Rufus King International High School, or Rufus King, is a public magnet high school located on the north side of Milwaukee, Wisconsin, part of the Milwaukee Public Schools district. The school is ranked the 1,658th best public high school in the country by U.S. News & World Report, making it the 42nd best performing public high school in the state of Wisconsin. The school offers the International Baccalaureate curriculum.

The school was formerly named Rufus King International Baccalaureate High School. After the addition of a feeder middle years program in the 2010–2011 school year, the high school was renamed Rufus King International School – High School Campus.

Fifty-five percent of the students are of African American descent (compared to the state average of 9.4%), fifteen percent of students are Caucasian, fifteen percent of students are Hispanic, and eleven percent are Asian. Seventy-five percent of students are eligible for free school lunch.

== Academics ==
Rufus King's college preparatory curriculum is anchored by the International Baccalaureate Diploma Program (IBDP), which was established at the school in 1979, the first such school in the state of Wisconsin and one of the first in North America. The emphasis in the curriculum is on writing, speaking, critical thinking and independent application of knowledge. Full Diploma students are also required to write a 3,000-4,000 word original essay and volunteer at least 150 hours of service. All Rufus King students participate in pre-diploma and IB courses and more than half of the student population take at least one IB test with a success rate of 85.9% passing. 95% of graduates matriculate to higher education.

All students at Rufus King are required to complete four years of English, three years of Mathematics, Natural Science and Social Science, as well as two years of the same World Language. The languages offered at King are Spanish, German, and French. Among the school's academic electives are sociology, psychology, geography, and economics.

===Academic achievements===
Rufus King is considered the top high school in the state of Wisconsin based on U.S. News & World Report rankings that demonstrated high participation rates on International Baccalaureate exams and college readiness index ratings. In 2012, the school was ranked the 130th best high school in the nation by the magazine, putting it in the top one percent of public high schools in the country. Rufus King received the "Gold" ranking from the magazine.

Collected data entries:
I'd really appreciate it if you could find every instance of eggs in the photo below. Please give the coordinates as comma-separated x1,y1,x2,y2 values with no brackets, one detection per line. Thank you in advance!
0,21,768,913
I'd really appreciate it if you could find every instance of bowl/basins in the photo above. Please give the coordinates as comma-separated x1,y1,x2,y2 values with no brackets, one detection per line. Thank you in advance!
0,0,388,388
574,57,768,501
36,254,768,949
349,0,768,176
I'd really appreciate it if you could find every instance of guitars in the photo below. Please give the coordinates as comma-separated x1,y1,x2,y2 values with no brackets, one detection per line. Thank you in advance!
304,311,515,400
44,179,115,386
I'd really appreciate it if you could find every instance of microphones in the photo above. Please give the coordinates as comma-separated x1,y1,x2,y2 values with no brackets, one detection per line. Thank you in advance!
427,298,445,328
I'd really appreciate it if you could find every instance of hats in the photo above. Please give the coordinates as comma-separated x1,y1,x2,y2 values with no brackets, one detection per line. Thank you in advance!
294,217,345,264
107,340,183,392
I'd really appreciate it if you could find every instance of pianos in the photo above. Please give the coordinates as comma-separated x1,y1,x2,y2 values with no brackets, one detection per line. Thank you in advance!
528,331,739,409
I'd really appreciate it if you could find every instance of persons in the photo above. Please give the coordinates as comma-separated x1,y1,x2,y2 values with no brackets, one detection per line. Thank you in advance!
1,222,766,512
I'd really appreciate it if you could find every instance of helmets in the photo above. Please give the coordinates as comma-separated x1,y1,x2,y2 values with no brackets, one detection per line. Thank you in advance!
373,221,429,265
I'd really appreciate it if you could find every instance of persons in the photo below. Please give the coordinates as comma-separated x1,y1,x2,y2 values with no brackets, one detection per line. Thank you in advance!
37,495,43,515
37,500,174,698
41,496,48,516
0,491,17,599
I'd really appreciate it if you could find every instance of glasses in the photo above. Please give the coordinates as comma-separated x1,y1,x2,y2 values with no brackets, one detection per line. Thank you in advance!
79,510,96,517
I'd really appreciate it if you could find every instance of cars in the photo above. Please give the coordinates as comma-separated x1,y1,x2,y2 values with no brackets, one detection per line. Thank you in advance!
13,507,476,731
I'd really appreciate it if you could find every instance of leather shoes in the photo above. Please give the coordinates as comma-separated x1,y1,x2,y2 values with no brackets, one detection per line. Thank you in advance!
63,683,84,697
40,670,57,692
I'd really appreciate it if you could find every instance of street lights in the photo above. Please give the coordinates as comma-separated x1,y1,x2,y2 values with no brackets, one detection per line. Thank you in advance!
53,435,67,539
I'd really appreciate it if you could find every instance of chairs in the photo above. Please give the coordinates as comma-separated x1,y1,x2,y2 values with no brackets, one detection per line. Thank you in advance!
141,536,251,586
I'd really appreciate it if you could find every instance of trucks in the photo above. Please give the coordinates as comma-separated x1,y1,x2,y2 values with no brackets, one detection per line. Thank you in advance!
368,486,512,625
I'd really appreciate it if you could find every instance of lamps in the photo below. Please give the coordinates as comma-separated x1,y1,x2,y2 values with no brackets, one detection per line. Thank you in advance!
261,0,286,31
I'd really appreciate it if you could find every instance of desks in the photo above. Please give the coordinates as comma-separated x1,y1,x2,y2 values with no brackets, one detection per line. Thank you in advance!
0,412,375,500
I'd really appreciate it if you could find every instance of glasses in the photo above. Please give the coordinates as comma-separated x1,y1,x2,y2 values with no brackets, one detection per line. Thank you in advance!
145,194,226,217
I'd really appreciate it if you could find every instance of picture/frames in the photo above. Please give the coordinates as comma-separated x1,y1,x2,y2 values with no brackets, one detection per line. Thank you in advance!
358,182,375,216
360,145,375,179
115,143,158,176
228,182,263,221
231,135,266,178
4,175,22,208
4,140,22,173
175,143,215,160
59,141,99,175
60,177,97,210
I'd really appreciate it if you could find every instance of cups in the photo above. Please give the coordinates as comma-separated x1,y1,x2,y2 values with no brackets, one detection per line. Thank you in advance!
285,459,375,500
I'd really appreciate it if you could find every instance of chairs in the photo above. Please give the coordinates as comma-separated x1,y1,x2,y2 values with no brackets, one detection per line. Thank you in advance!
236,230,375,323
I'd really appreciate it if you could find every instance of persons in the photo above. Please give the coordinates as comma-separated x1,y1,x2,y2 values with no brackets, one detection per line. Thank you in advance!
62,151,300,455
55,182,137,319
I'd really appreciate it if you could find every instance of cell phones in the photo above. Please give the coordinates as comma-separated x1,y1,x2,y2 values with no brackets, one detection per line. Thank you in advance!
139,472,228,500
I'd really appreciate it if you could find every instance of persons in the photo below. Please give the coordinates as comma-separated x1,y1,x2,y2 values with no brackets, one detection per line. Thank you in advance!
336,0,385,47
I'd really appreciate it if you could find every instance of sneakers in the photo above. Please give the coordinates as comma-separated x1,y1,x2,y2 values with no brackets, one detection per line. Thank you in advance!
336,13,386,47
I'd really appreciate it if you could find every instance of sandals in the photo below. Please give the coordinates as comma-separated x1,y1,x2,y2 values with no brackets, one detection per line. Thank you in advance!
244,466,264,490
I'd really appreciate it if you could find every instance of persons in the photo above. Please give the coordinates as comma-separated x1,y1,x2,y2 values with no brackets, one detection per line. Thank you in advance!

* PROBLEM SET *
A – Summarize the Rufus King passage in two sentences.
B – From the Rufus King passage, extract the stretch from "All students at" through "geography, and economics.".
These records were drawn from a separate source.

* SET OF ANSWERS *
A – Rufus King International High School is a public magnet high school on the north side of Milwaukee, Wisconsin, in the Milwaukee Public Schools district, and it offers the International Baccalaureate curriculum. Its International Baccalaureate Diploma Program began in 1979, making it the first such school in Wisconsin, and 95% of its graduates go on to higher education.

B –
All students at Rufus King are required to complete four years of English, three years of Mathematics, Natural Science and Social Science, as well as two years of the same World Language. The languages offered at King are Spanish, German, and French. Among the school's academic electives are sociology, psychology, geography, and economics.